- WHAT TO PRODUCE -
Put the lines of the records into a Markdown table with the columns Row and Line, leaving out blank lines. Include only the span from the line containing "Does the white" up to and including the line containing "the stone planter at point 356,181 <".

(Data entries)
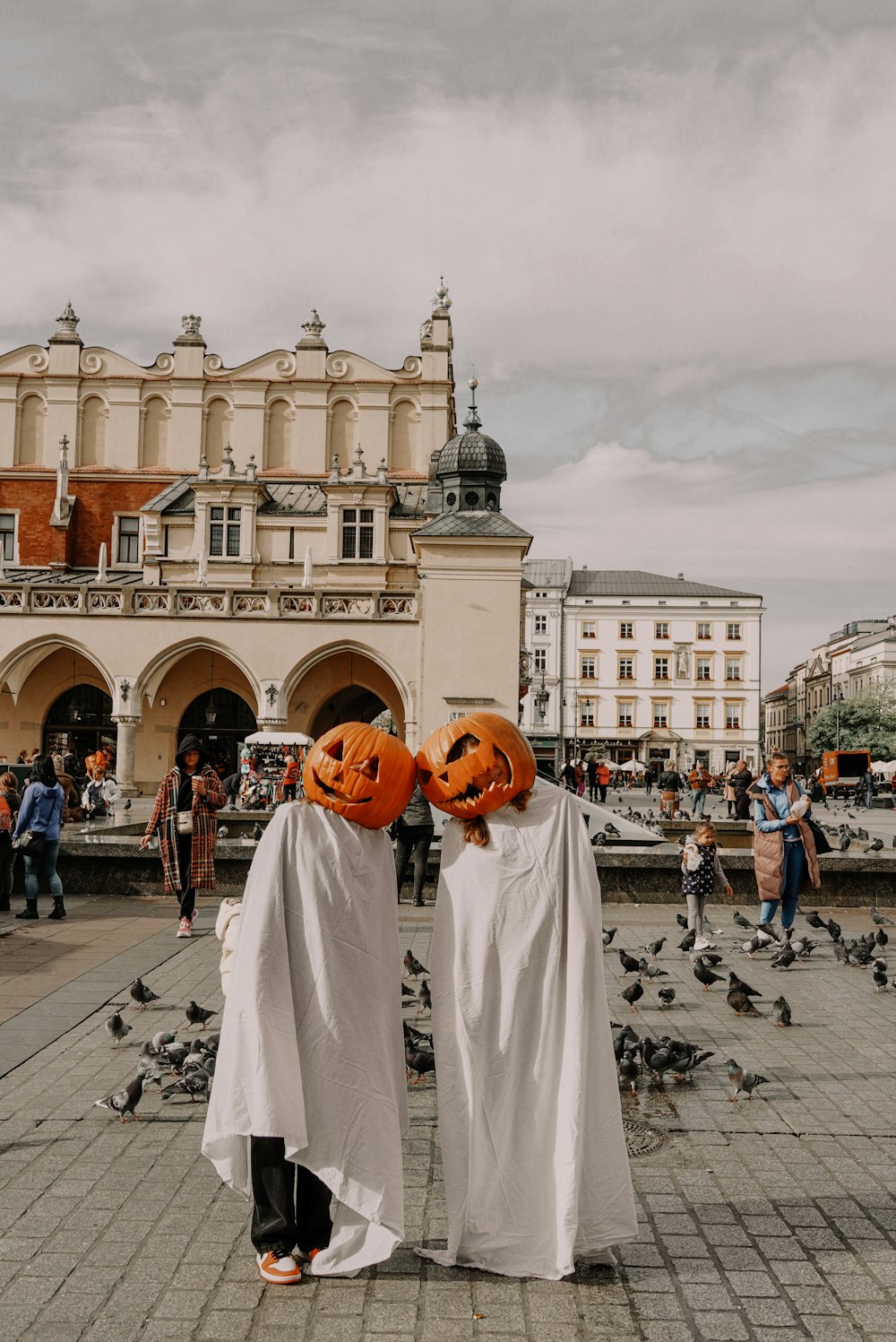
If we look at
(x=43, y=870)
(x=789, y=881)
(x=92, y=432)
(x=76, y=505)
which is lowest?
(x=43, y=870)

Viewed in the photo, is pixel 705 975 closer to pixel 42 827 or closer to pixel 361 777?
pixel 361 777

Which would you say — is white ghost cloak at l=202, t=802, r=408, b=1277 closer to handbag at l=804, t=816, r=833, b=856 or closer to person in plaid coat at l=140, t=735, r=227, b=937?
person in plaid coat at l=140, t=735, r=227, b=937

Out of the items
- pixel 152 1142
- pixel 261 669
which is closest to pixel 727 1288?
pixel 152 1142

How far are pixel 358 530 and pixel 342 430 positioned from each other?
4.78 m

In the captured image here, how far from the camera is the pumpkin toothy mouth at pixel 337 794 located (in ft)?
11.5

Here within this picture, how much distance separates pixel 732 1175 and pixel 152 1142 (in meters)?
2.32

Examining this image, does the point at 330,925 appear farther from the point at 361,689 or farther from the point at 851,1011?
the point at 361,689

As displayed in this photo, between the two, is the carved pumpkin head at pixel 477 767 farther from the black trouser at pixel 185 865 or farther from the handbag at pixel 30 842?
the handbag at pixel 30 842

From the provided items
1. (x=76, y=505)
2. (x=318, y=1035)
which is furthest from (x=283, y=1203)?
(x=76, y=505)

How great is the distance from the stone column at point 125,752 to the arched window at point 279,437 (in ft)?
36.2

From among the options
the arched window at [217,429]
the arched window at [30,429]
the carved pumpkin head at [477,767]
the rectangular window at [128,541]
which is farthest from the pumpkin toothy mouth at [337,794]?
the arched window at [30,429]

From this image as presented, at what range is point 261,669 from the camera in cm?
3216

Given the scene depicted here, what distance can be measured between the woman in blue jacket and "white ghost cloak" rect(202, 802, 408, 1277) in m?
8.16

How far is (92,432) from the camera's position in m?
39.8
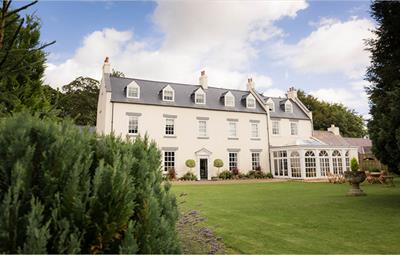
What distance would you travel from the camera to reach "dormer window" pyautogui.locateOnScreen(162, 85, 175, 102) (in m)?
27.2

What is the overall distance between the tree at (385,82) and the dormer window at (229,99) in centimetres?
1830

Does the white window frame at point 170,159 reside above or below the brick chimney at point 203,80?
below

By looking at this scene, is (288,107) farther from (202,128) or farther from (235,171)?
(202,128)

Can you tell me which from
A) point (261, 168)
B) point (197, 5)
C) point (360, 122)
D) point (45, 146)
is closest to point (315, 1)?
point (197, 5)

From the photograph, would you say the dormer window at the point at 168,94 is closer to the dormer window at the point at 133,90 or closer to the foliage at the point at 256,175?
the dormer window at the point at 133,90

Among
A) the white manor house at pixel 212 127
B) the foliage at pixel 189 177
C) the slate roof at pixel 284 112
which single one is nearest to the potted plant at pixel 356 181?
the white manor house at pixel 212 127

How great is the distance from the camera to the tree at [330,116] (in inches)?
1992

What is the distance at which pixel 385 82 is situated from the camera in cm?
1105

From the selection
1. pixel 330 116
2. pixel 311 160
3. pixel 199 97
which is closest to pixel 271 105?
pixel 311 160

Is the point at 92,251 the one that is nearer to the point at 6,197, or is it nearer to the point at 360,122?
the point at 6,197

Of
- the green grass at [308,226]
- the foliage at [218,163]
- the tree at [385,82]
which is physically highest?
the tree at [385,82]

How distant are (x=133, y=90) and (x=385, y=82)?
2038cm

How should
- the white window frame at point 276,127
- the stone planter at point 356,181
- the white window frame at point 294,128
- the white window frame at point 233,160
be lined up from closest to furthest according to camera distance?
the stone planter at point 356,181 < the white window frame at point 233,160 < the white window frame at point 276,127 < the white window frame at point 294,128

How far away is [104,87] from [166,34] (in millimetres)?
17337
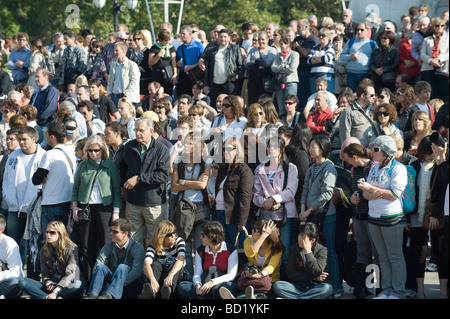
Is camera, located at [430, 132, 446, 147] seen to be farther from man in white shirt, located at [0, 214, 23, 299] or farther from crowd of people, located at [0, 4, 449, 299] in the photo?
man in white shirt, located at [0, 214, 23, 299]

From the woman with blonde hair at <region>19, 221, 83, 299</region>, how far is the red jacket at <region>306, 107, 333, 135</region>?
3843 millimetres

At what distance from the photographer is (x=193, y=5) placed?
32750mm

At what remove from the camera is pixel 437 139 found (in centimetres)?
720

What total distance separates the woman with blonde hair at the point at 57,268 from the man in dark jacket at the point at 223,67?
5181mm

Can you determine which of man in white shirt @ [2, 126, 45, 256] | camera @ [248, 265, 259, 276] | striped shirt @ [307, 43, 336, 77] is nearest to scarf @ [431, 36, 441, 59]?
striped shirt @ [307, 43, 336, 77]

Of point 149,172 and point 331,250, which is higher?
point 149,172

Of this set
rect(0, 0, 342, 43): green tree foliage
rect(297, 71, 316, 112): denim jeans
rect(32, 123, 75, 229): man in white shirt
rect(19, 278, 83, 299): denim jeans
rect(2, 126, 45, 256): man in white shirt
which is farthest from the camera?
rect(0, 0, 342, 43): green tree foliage

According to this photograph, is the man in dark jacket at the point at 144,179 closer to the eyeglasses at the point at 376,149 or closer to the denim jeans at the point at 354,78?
the eyeglasses at the point at 376,149

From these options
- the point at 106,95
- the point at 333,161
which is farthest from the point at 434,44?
the point at 106,95

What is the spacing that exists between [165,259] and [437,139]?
3051 mm

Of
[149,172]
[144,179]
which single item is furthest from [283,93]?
[144,179]

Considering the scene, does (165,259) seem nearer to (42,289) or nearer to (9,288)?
(42,289)

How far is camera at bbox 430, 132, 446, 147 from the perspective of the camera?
7120 millimetres
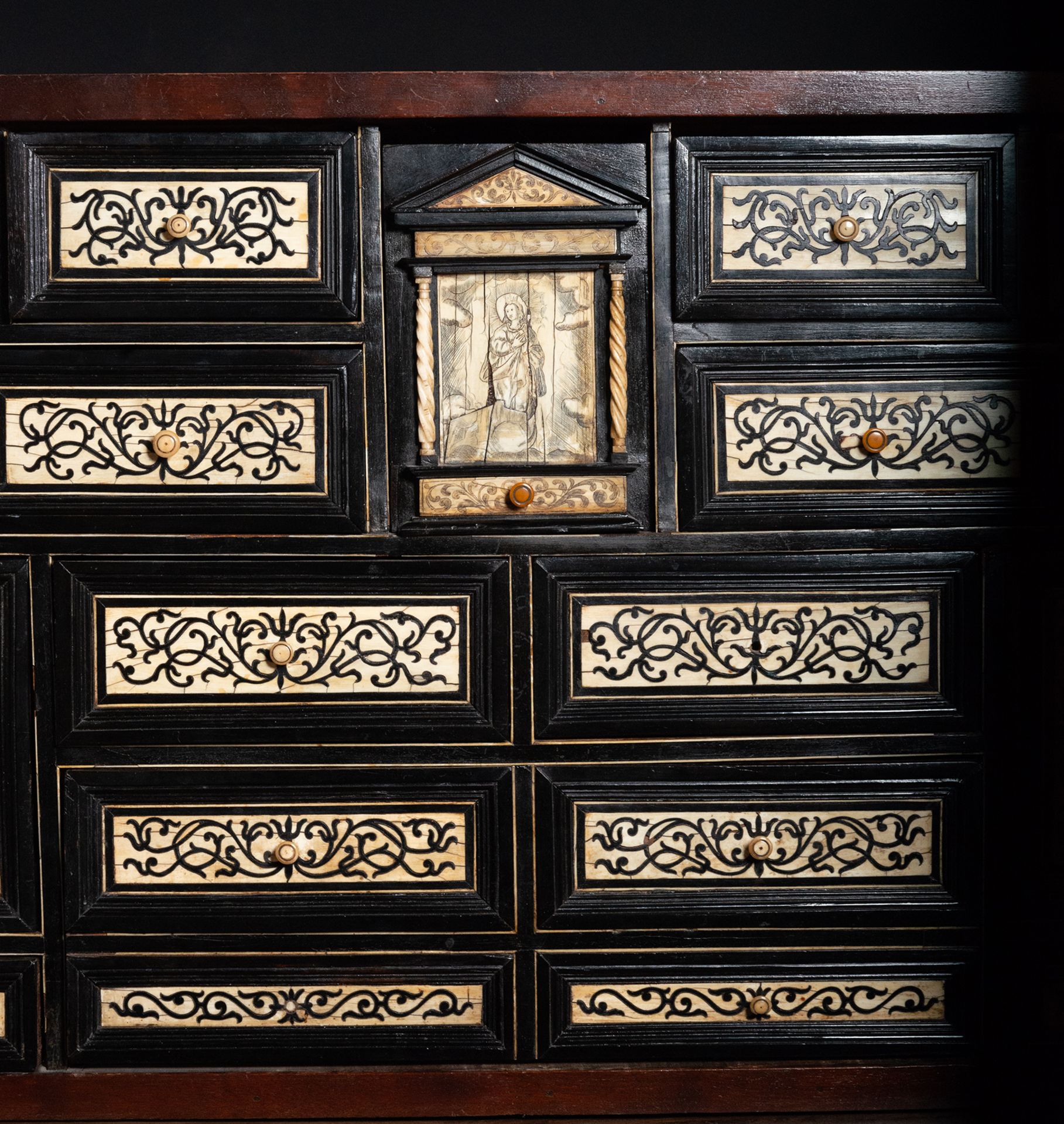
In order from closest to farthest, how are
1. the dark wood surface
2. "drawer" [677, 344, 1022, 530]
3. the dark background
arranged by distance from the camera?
the dark wood surface → "drawer" [677, 344, 1022, 530] → the dark background

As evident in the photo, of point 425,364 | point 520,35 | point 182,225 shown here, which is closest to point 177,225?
point 182,225

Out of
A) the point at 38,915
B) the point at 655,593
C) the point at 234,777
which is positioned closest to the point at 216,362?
the point at 234,777

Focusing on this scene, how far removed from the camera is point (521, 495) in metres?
1.90

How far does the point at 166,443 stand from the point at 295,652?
1.55 feet

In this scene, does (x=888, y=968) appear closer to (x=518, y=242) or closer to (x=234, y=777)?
(x=234, y=777)

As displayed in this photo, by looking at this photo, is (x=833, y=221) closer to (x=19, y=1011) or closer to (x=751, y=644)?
(x=751, y=644)

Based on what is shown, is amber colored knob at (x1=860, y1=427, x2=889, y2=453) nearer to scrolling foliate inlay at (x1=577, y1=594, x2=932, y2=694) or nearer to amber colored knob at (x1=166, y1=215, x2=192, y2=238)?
scrolling foliate inlay at (x1=577, y1=594, x2=932, y2=694)

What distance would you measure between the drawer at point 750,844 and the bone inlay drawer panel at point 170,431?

- SOLUTION -
| Row | Line |
|---|---|
| 1 | Does the white window frame at point 170,159 reside above or below the brick chimney at point 203,80? |
| 2 | below |
| 3 | By looking at this scene, is (288,107) farther from (202,128) or farther from (235,171)? |
| 4 | (202,128) |
| 5 | Can you tell me which from |
| 6 | A) point (261, 168) |
| 7 | B) point (197, 5) |
| 8 | C) point (360, 122) |
| 9 | D) point (45, 146) |
| 10 | is closest to point (315, 1)? |
| 11 | point (197, 5) |
| 12 | From the photograph, would you say the dormer window at the point at 168,94 is closer to the dormer window at the point at 133,90 or closer to the foliage at the point at 256,175? |
| 13 | the dormer window at the point at 133,90 |
| 14 | Among |
| 15 | A) the white manor house at pixel 212 127 |
| 16 | B) the foliage at pixel 189 177 |
| 17 | C) the slate roof at pixel 284 112 |
| 18 | which single one is nearest to the potted plant at pixel 356 181? |
| 19 | the white manor house at pixel 212 127 |
| 20 | How great is the distance from the camera to the tree at [330,116] (in inches)? |
| 21 | 1992 |
| 22 | What is the distance at which pixel 385 82 is situated from the camera in cm? |
| 23 | 1105 |
| 24 | From the selection |
| 25 | 1. pixel 330 116 |
| 26 | 2. pixel 311 160 |
| 27 | 3. pixel 199 97 |
| 28 | which is closest to pixel 271 105? |
| 29 | pixel 311 160 |
| 30 | Is the point at 92,251 the one that is nearer to the point at 6,197, or is it nearer to the point at 360,122? |
| 31 | the point at 6,197 |
| 32 | Of |
| 33 | - the green grass at [308,226] |
| 34 | - the foliage at [218,163] |
| 35 | - the tree at [385,82] |
| 36 | which is physically highest? |
| 37 | the tree at [385,82] |
| 38 | How distant are (x=133, y=90) and (x=385, y=82)? |
| 39 | 2038cm |
| 40 | How should |
| 41 | - the white window frame at point 276,127 |
| 42 | - the stone planter at point 356,181 |
| 43 | - the white window frame at point 294,128 |
| 44 | - the white window frame at point 233,160 |
| 45 | be lined up from closest to furthest according to camera distance? |
| 46 | the stone planter at point 356,181 < the white window frame at point 233,160 < the white window frame at point 276,127 < the white window frame at point 294,128 |